DOSSIER NATALE: Kenya, dove si viene alla luce nel buio
Lo racconta Margherita Zannier, fresca di laurea in medicina, ora tirocinante all’ospedale di Montebelluna, ricordando l’esperienza di questa estate all’ospedale di Matiri.

Proprio quella notte il generatore doveva saltare di nuovo. Già la situazione era abbastanza critica, ci mancava solo dover operare con la pila frontale a led, mentre tutto attorno regnava il buio. Eppure il bimbo aveva deciso di nascere e le contrazioni della donna facevano ritenere che ormai era giunta l’ora. “Abbiamo dovuto decidere velocemente a causa di una complicazione.

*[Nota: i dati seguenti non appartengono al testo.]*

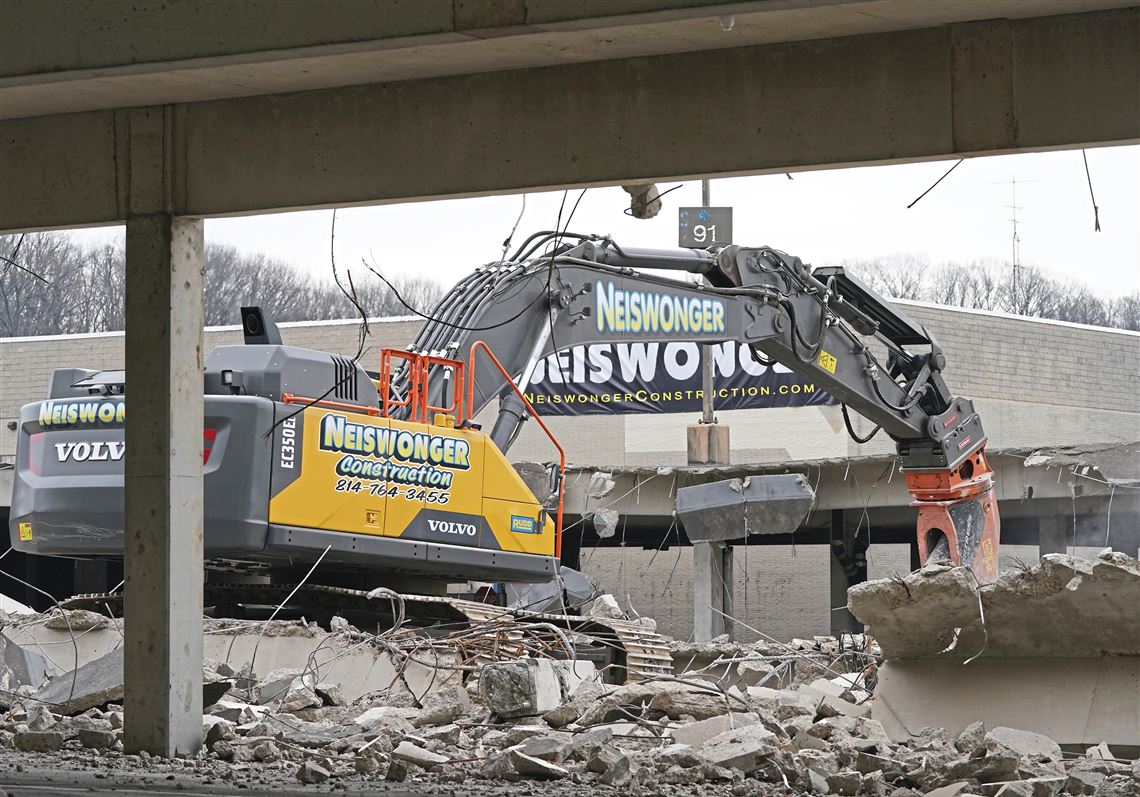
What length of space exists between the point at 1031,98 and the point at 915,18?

E così le è stato praticato il cesareo. Alla fine è andato tutto bene”.
Vivere è una continua sfida
Lo racconta Margherita Zannier, fresca di laurea in medicina, ora tirocinante all’ospedale di Montebelluna, ricordando l’esperienza di questa estate all’ospedale di Matiri, Kenya.

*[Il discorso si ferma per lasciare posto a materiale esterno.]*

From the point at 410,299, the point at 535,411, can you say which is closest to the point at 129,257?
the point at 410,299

“Tutto lì è una sfida per conquistare il diritto alla salute, cioè a vivere: l’ago che si rompe, il ferro storto, il filo ingarbugliato, la luce che va e viene. E non solo, i macchinari insufficienti, le condizioni igieniche precarie, la povertà che divora. Eppure tutto lì, è un inno alla vita, nella capacità di resistere, di diventare resilienti”.
Lì è appunto Matiri, nel cuore del Tharaka, una regione del nordest del Kenya dove il termometro sfonda spesso i 40 gradi all’ombra e il paesaggio non ha nulla di paradisiaco, disseminato com’è di colline e neri massi vulcanici, erba bruciata dal sole, cespugli spinosi e serpenti velenosi.

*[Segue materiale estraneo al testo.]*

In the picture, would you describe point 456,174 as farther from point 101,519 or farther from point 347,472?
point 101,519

L’ospedale Sant’Orsola è entrato in funzione all’interno della missione cattolica di Matiri nel 2003. Fin da subito, si è trovato, a seguito del riconoscimento formale del ministero della sanità keniota, a fronteggiare tutte le esigenze di carattere sanitario di un bacino di utenza di circa 150.000 abitanti.
“Sono preparati nella cura delle malattie infettive, nel settore ortopedico, hanno la sala parto – racconta ancora Margherita -. Su altri fronti mancano di esperienza, competenze e, purtroppo, anche macchinari per la diagnostica e la cura. La risonanza magnetica non si può fare, analisi del sangue specifiche nemmeno, figurarsi una biopsia”.
Tuttavia, gli ambulatori in larga parte sono dedicati anche ai pazienti esterni che ogni giorno, già dall’alba, affollano l’ospedale. Per chi non ha la possibilità di arrivarci, per problemi di distanza e mancanza di mezzi di trasporto, è a disposizione una “clinic mobile”, cioè una jeep attrezzata, con medicinali e latte in polvere, su cui prendono servizio a turno tre volte a settimana gli infermieri dell’ospedale e i volontari, in modo da raggiungere tutti i villaggi della diocesi, anche quelli più sperduti. I poveri, del resto, fino al Sant’Orsola non ci arrivano nemmeno.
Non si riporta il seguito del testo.